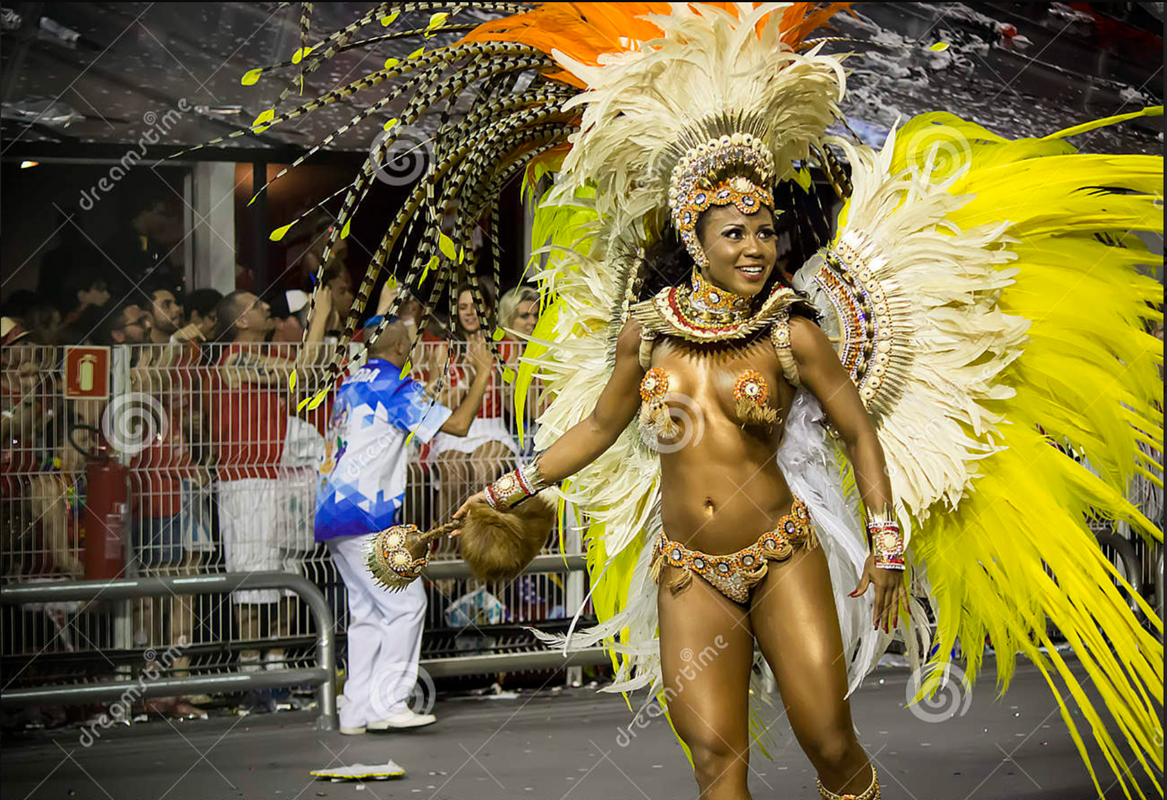 Samba dancer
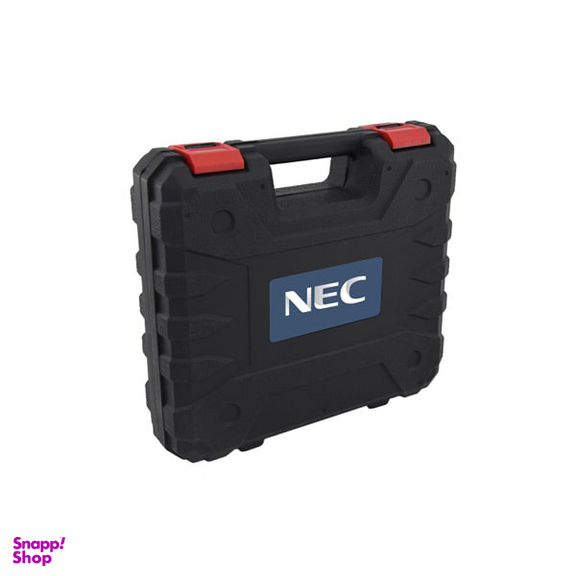 دریل شارژی چکشی ان ای سی (NEC) مدل 1618 باتری لیتیوم 18 ولت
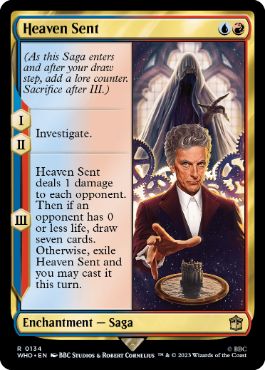 [134]【EN】【FOIL】天国送り/Heaven Sent【WHO】[R][多色]
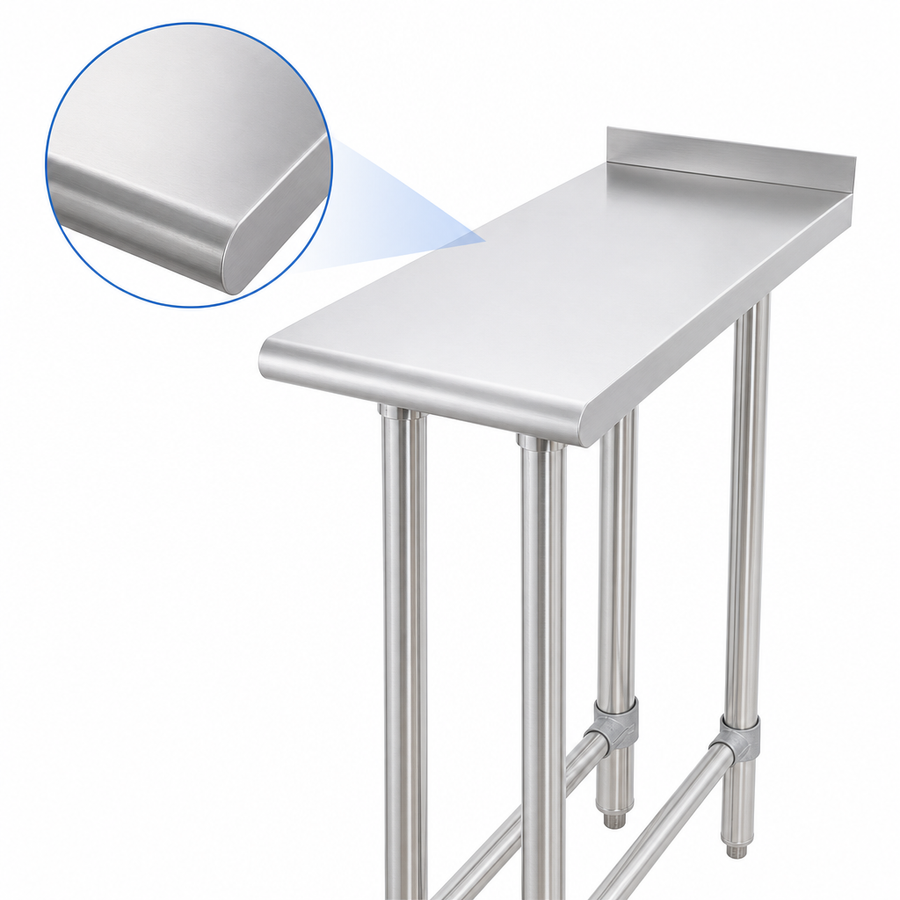 18 Gauge 400 Series Stainless Steel Top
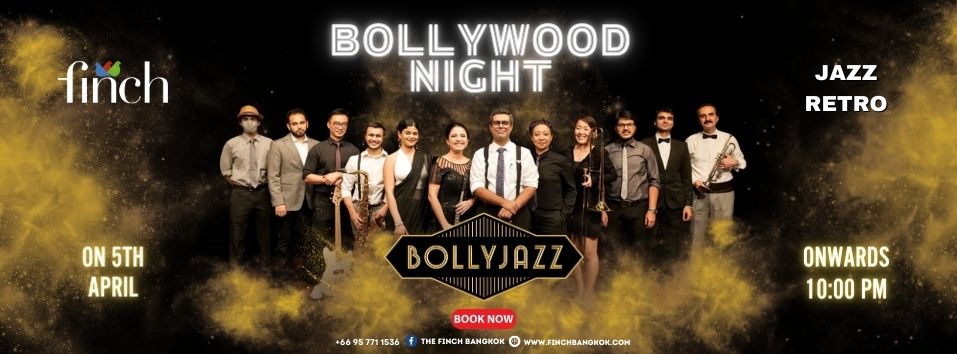 International Jazz Edition Ft BollyJazz at THE FINCH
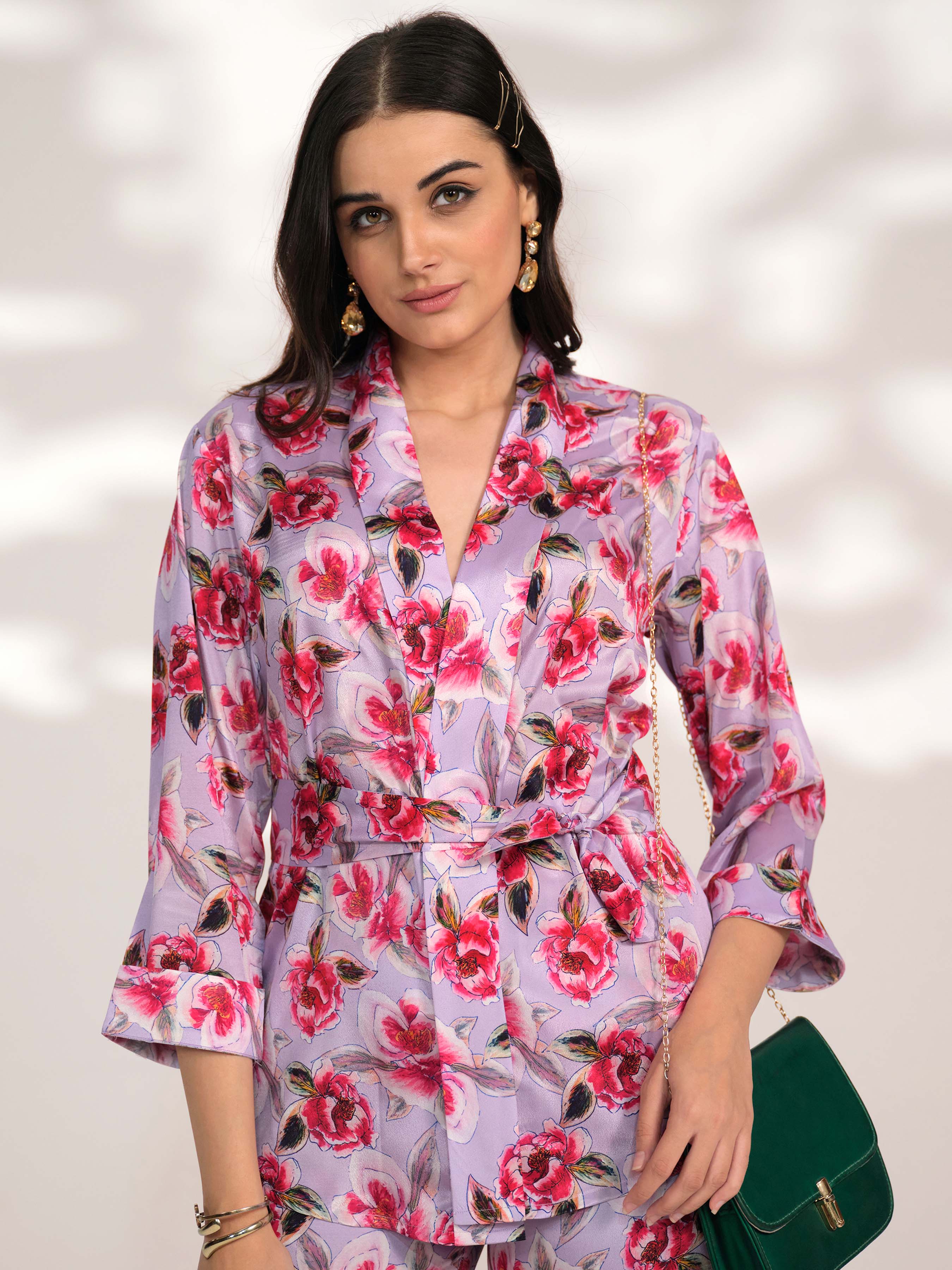 Pretty Floral Shirt | 3 bison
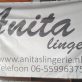 Al een jaartje te zien langs de lijn; Anita's Lingerie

### Work instructions
Copy all of the material above word for word, leaving the pictures out.

### Answer space
 Samba dancer
 دریل شارژی چکشی ان ای سی (NEC) مدل 1618 باتری لیتیوم 18 ولت
 [134]【EN】【FOIL】天国送り/Heaven Sent【WHO】[R][多色]
 18 Gauge 400 Series Stainless Steel Top
 International Jazz Edition Ft BollyJazz at THE FINCH
 Pretty Floral Shirt | 3 bison
 Al een jaartje te zien langs de lijn; Anita's Lingerie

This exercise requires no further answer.